Texto analizado –
■ ■ ■ ■

El caso es que no es la primera vez que en el metro de París -que si bien tiene una frecuencia mayor que la del de Madrid, es bastante peor- anuncian que por culpa de la enfermedad de un “viajero” o su eventual atropello, el tráfico está ralentizado entre tal y cuál estación. Esta sinceridad de un metro que se inauguró hace 112 años me abruma. Sucesos como éste pasan al menos una vez a la semana diría yo. Es parte de la vida de la ciudad y, al parecer, nadie pone caras de sorpresa ante tales anuncios. Es más, la experiencia del turista en la capital francesa no estaría completa si no sube a la Torre Eiffel, y atropellara a un viajero con el metro mientras adereza el momento con una crepe de nutella.C'est la vie!!

En este metro, aparte de atropellar a alguien, también me echaron por delincuente juvenil. Sí, sí… Pasó en mi primer fin de semana en la ciudad hace cuatro meses ya. Había decidido ir a visitar el Museo de la Marina, situado en la plaza de Trocadero –merece mucho la pena, por cierto- y mi pobre francés hizo que comprara un billete de metro para niños en vez del que me correspondía a mí. Ingenuamente me iba riendo por dentro de lo barato que era en comparación con el de Madrid y pensaba que tenía que traer de paseo por este metropolitano a la señora Aguirre (y dejarla de "viajera" sobre la vía quizá) para que comparara precios -y ya puestos, salarios mínimos. Iba yo con estos pensamientos cuando, a lo lejos del vagón ví una banda de siete revisores uniformados pidiendo billetes. No uno, ni dos, ¡siete! El caso es que, con tranquilidad mostré mi billete y la revisora, gorda e inmensa, me increpó algo que entendí perfectamente pero decidí jugar al extranjero despistado pues me decía que algo no estaba bien. Además, llevaba el atuendo adecuado: cámara voluminosa colgada, plano de parís en inglés, cara de rubio tonto. Todo perfecto. Pero, los revisores de París deben ir a unas academias especiales pues la tía me miró de arriba abajo y en un perfecto español que ni Cervantes la tía fue y me dijo: “Hablo español caballero. Su billete no es válido y tiene que bajarse en la siguiente estación con todos nosotros para que la gente vea que le damos una lección por infringir las normas. Eso, o bien paga cincuenta euros”. Esto me lo dijo mientras los otros seis -faltos de acción posiblemente y con pelis de Hollywood en la cabeza, comenzaron a rodearme por si intentaba escaparme ¡habían pillado a uno! Finalemente bajé con ellos en la siguiente estación y se arregló todo comprando un billete nuevo previo cambio a español de la máquina expendedora, pero me sigue llamando la atención ver a los revisores en tropas de seis o siete por las estaciones del metro de París, mientras en Madrid me los he cruzado dos o tres veces solo en toda mi vida y nunca en grupos de más de tres.

■ ■ ■ ■

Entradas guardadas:
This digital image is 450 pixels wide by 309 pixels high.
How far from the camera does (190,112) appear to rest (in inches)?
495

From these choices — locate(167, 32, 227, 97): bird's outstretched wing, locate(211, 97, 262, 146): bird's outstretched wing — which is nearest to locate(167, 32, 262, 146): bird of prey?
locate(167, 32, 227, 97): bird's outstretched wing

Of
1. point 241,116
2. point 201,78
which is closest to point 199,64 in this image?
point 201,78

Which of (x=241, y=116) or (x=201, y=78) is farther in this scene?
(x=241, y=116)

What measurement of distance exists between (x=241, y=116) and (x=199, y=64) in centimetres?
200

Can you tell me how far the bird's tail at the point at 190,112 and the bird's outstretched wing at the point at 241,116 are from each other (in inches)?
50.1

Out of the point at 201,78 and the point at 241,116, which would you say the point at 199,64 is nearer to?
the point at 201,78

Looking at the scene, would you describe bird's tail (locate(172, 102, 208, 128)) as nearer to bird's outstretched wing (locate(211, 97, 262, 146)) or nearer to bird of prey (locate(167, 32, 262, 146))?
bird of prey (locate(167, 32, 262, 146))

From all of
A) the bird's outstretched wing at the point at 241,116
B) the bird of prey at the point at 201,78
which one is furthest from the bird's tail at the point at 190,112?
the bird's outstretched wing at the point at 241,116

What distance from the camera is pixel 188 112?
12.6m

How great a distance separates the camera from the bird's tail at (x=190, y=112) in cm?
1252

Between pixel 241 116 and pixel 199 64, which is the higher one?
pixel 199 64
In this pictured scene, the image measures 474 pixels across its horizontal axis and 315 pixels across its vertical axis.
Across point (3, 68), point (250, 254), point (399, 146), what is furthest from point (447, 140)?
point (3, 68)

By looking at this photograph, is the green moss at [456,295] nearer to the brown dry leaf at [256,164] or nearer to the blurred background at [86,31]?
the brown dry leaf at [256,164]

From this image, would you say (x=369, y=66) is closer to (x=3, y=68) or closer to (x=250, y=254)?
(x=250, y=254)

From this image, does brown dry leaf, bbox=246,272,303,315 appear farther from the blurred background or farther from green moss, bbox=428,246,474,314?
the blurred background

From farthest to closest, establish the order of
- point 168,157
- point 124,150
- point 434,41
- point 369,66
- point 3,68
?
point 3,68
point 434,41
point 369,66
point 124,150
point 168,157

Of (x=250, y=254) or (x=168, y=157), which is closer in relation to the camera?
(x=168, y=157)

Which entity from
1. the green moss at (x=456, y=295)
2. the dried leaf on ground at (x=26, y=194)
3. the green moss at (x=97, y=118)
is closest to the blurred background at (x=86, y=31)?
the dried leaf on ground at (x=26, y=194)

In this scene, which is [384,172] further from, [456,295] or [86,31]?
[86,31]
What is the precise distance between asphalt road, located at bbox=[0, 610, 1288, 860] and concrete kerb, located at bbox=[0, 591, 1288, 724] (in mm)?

■ ■ ■ ■

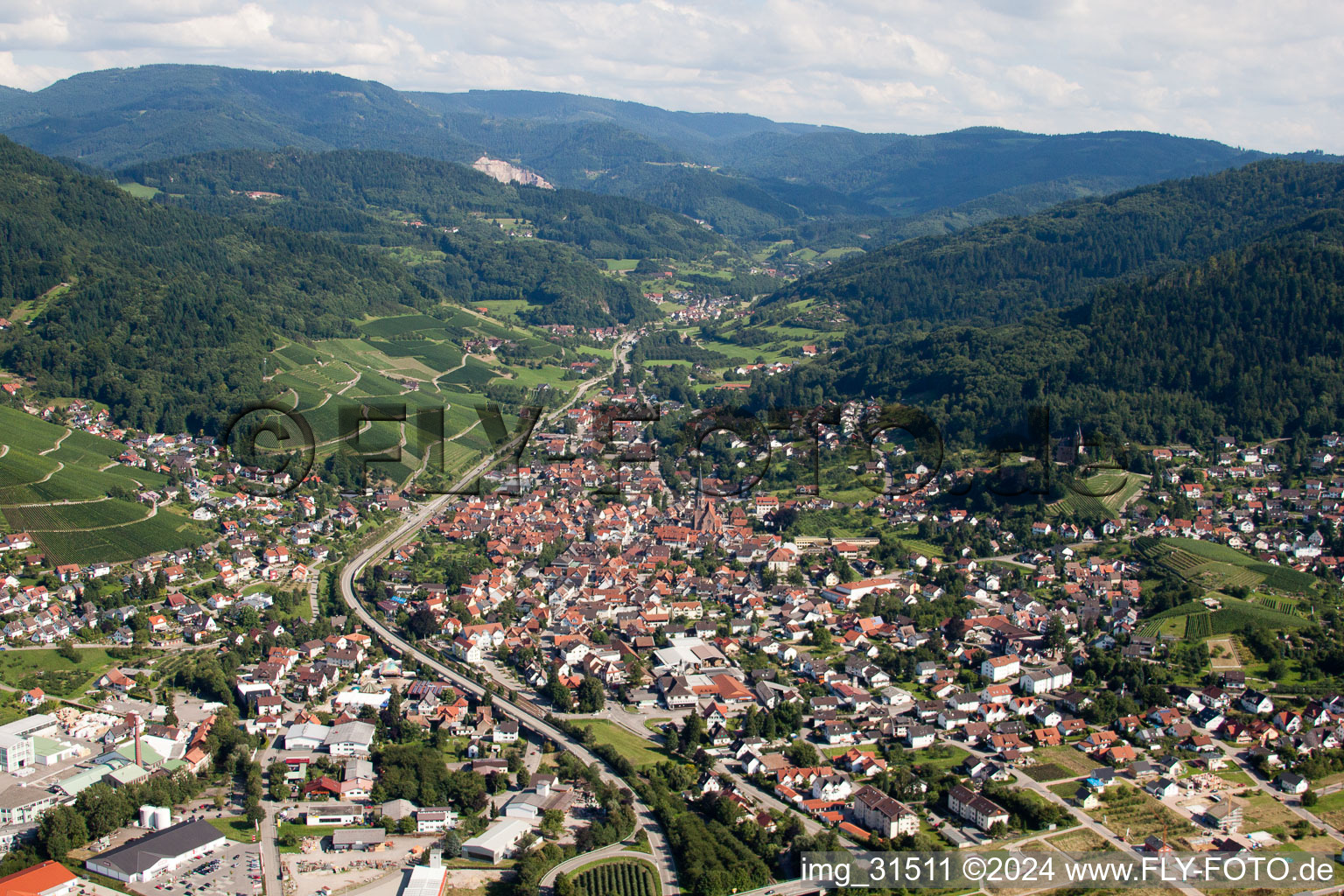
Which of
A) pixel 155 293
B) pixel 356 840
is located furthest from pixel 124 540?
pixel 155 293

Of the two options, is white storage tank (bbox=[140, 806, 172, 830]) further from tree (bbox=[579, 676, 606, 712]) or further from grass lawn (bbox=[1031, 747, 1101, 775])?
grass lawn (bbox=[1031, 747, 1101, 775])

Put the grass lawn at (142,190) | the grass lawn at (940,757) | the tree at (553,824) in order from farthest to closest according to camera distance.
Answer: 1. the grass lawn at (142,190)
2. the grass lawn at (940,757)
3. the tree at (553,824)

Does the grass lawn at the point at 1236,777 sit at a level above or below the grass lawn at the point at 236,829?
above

■ ■ ■ ■

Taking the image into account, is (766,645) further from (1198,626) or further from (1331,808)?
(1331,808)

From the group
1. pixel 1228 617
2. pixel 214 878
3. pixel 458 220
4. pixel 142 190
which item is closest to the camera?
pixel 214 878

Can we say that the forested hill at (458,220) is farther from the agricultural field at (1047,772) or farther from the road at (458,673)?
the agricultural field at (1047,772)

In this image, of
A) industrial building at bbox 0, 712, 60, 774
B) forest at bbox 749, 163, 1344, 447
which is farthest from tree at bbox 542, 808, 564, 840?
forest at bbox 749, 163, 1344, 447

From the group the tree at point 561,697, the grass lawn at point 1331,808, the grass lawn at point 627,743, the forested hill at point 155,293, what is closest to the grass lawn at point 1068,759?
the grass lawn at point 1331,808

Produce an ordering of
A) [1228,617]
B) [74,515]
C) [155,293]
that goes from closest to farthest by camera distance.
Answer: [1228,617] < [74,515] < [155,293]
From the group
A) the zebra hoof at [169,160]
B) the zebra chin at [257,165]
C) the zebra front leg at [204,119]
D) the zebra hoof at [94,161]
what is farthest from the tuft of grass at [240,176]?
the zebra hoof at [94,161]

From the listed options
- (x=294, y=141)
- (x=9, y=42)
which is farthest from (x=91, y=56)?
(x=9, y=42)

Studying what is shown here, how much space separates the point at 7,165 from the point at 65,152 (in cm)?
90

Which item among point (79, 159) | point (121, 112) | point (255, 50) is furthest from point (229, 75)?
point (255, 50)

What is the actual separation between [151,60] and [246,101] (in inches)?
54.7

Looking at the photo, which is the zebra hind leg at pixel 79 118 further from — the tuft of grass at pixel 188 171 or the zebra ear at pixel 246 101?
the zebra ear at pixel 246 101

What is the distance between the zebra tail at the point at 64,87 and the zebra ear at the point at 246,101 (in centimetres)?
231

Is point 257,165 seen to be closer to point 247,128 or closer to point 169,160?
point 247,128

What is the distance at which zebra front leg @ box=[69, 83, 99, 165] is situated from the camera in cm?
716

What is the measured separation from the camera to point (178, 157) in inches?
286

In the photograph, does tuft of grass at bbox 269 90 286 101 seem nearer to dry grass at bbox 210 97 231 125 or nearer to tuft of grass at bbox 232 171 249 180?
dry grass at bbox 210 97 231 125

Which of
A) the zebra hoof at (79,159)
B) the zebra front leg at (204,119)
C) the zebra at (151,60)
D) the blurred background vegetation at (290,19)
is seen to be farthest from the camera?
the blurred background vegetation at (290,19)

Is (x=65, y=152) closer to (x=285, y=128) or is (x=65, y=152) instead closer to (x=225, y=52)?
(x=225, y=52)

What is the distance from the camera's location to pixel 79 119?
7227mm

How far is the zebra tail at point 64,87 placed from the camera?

■ ■ ■ ■

Enunciado –
Responda brevemente a estas preguntas sobre el texto acerca del metro de París:
1. ¿Hace cuántos años se inauguró el metro de París?
2. ¿Qué museo había decidido visitar quien narra en su primer fin de semana en la ciudad?
3. ¿Qué cantidad debía pagar quien narra si no quería bajarse con los revisores en la siguiente estación?

Respuesta –
1. Hace 112 años.
2. El Museo de la Marina, situado en la plaza de Trocadero.
3. Cincuenta euros.